§ **INSTRUCTION**:
The data follows this line. Copy verbatim the line with "Of the wooden" and each line after it to the end.

[Data items]
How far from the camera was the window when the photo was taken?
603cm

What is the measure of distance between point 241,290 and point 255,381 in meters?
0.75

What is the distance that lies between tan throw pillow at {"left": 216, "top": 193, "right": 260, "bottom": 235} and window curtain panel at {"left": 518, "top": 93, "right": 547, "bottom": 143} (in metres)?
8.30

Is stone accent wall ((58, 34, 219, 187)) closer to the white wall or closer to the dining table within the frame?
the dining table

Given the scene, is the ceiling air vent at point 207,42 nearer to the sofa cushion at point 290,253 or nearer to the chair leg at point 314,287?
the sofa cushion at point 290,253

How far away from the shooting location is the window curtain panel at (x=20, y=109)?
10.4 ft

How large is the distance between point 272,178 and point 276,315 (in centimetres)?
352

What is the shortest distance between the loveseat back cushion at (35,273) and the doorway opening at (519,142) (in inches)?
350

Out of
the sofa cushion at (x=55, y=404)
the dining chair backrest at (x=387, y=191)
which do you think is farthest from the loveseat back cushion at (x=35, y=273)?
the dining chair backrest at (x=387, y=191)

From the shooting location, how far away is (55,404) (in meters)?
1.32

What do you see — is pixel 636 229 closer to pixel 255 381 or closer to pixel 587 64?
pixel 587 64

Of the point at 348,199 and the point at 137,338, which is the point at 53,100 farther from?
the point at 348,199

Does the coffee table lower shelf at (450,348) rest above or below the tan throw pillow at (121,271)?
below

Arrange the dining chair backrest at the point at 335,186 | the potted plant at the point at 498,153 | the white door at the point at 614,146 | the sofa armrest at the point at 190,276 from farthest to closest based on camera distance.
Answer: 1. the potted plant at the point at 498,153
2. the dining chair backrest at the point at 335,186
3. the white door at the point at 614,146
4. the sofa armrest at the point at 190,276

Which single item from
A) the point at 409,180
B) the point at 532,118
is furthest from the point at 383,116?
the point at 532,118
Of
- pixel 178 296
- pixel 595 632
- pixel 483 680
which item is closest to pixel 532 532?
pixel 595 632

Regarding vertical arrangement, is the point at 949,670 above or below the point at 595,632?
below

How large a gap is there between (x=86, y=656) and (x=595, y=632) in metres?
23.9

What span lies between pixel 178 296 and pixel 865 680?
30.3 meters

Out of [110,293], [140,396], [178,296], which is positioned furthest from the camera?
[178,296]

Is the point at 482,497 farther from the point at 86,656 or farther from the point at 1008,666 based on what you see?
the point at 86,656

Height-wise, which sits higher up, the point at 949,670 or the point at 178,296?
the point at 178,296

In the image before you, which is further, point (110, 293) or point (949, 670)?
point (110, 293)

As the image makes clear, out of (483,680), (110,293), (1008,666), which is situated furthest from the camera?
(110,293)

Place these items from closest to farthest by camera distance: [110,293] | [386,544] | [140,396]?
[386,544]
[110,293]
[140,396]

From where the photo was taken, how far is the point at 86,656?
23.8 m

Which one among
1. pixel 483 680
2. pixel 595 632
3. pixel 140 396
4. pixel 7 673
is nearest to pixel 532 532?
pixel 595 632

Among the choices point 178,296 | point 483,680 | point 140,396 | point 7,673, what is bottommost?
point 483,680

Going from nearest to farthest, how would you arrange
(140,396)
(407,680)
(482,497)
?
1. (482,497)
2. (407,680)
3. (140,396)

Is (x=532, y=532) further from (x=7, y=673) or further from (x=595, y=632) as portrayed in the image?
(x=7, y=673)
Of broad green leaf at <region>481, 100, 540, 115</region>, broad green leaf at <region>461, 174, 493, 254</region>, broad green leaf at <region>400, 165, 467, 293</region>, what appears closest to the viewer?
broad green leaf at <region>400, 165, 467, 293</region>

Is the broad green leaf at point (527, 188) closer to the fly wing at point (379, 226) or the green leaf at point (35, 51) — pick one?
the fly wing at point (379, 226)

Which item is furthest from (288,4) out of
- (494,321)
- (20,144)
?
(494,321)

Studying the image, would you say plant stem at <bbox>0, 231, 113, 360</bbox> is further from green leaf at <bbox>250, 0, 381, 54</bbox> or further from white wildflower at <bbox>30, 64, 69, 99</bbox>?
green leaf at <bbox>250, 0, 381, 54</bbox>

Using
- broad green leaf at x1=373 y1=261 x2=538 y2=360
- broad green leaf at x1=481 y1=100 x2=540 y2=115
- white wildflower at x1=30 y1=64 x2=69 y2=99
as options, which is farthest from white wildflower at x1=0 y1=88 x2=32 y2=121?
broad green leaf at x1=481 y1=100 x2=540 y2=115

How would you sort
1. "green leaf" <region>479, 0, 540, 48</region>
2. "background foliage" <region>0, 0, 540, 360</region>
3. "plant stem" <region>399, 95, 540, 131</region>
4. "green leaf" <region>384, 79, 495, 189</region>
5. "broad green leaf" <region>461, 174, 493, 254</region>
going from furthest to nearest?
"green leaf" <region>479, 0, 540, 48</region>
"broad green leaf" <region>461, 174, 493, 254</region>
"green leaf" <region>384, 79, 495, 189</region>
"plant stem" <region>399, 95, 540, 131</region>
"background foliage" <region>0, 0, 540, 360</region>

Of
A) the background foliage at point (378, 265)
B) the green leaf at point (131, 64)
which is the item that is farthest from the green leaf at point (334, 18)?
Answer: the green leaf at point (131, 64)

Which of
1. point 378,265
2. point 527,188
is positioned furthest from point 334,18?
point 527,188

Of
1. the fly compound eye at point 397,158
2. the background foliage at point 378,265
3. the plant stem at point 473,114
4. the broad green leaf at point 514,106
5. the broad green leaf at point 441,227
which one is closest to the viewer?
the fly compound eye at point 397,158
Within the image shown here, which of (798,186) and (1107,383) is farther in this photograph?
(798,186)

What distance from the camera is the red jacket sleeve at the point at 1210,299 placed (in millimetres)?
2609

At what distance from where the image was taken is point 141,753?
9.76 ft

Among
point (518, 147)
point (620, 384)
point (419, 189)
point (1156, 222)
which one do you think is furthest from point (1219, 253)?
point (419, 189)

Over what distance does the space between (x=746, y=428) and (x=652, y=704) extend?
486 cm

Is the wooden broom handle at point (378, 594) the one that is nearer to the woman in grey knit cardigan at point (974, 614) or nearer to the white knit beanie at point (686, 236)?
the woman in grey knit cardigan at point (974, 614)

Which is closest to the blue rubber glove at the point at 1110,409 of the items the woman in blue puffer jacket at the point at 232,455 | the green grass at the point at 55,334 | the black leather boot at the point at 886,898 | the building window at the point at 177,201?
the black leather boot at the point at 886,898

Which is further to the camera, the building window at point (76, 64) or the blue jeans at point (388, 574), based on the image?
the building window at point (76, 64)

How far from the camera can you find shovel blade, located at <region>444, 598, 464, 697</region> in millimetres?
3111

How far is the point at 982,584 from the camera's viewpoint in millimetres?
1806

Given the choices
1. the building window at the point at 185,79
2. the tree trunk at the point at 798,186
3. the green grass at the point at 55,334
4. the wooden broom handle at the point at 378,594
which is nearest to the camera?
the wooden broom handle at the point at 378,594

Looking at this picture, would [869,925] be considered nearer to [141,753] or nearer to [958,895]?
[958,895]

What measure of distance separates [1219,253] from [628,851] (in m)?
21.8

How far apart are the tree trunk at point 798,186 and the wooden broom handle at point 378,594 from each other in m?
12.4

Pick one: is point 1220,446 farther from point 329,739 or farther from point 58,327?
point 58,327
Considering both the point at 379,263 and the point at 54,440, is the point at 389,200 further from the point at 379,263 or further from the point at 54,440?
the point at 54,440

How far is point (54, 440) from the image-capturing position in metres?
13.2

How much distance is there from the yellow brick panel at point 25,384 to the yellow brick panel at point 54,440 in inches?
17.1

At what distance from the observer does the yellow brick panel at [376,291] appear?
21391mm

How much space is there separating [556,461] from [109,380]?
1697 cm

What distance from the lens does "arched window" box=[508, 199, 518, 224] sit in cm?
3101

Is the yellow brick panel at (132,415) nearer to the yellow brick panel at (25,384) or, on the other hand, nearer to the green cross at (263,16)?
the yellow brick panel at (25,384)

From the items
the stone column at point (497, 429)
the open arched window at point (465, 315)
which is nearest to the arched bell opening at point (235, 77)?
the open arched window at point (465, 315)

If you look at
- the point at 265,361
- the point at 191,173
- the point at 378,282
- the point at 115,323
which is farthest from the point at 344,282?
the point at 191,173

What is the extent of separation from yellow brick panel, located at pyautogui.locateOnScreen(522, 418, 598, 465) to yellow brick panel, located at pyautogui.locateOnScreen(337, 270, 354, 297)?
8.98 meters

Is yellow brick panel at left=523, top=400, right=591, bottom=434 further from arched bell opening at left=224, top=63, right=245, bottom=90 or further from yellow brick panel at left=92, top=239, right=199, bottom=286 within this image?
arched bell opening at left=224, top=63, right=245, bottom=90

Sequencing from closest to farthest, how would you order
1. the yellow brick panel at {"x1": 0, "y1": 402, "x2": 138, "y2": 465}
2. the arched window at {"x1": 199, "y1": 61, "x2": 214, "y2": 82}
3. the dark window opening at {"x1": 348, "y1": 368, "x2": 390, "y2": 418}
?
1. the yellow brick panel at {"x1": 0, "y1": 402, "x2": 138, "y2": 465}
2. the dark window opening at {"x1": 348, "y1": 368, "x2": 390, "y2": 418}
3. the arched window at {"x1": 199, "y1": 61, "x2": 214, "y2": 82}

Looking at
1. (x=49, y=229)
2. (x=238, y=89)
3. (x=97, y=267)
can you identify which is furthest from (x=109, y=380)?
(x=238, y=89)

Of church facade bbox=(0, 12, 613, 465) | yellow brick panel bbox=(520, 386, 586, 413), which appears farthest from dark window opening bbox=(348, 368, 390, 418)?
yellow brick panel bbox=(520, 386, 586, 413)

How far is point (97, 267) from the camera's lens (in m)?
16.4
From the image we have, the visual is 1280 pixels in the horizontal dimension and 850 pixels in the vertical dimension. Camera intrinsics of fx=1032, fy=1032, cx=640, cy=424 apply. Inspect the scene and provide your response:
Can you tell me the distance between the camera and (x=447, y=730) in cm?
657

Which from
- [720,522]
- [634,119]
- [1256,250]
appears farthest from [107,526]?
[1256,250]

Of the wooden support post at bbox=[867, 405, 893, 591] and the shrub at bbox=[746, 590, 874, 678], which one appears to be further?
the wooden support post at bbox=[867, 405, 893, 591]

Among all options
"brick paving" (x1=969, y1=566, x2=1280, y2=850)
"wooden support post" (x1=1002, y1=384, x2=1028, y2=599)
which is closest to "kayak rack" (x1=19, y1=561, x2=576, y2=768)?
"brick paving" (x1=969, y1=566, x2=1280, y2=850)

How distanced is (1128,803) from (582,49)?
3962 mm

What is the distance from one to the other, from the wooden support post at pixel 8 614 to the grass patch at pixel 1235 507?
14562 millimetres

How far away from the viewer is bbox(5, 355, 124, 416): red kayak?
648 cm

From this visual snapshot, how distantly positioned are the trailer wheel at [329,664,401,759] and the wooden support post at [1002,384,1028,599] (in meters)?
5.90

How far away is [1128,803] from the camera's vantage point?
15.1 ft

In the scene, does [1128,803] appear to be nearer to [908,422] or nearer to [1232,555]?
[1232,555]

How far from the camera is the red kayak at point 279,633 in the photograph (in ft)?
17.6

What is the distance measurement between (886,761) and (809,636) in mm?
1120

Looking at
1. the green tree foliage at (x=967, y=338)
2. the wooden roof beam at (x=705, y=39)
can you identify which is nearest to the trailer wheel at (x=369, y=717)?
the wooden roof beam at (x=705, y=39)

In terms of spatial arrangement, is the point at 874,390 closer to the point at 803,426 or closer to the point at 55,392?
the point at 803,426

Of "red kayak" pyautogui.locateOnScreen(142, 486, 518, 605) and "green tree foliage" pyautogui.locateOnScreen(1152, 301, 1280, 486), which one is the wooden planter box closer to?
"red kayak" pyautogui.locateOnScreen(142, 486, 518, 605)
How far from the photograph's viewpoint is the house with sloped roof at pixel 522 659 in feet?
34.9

§ **EXERCISE ANSWER**:
Of the wooden support post at bbox=[867, 405, 893, 591] and the shrub at bbox=[746, 590, 874, 678], which one appears to be further?
the wooden support post at bbox=[867, 405, 893, 591]

Among all options
"brick paving" (x1=969, y1=566, x2=1280, y2=850)
"wooden support post" (x1=1002, y1=384, x2=1028, y2=599)
which is closest to "kayak rack" (x1=19, y1=561, x2=576, y2=768)?
"brick paving" (x1=969, y1=566, x2=1280, y2=850)

How distanced is (1128,803) from (582,49)?
3962 mm

What is the distance from one to the other, from the wooden support post at pixel 8 614 to the grass patch at pixel 1235 507?
14562 millimetres

How far away from the viewer is bbox(5, 355, 124, 416): red kayak?
648 cm

From this visual snapshot, how distantly positioned are the trailer wheel at [329,664,401,759] and the wooden support post at [1002,384,1028,599] (in meters)?
5.90

How far away is [1128,803] from the camera's vantage point?
15.1 ft

In the scene, does [1128,803] appear to be nearer to [908,422] or nearer to [1232,555]?
[1232,555]

How far from the camera is the red kayak at point 279,633 in the photograph (in ft)?
17.6

What is the distance measurement between (886,761) and (809,636) in mm?
1120

Looking at
1. the green tree foliage at (x=967, y=338)
2. the wooden roof beam at (x=705, y=39)
can you identify which is nearest to the trailer wheel at (x=369, y=717)?
the wooden roof beam at (x=705, y=39)

In terms of spatial arrangement, is the point at 874,390 closer to the point at 803,426 or closer to the point at 55,392?
the point at 803,426

Of "red kayak" pyautogui.locateOnScreen(142, 486, 518, 605) and "green tree foliage" pyautogui.locateOnScreen(1152, 301, 1280, 486), which one is the wooden planter box closer to?
"red kayak" pyautogui.locateOnScreen(142, 486, 518, 605)
How far from the photograph's viewpoint is the house with sloped roof at pixel 522 659 in feet?
34.9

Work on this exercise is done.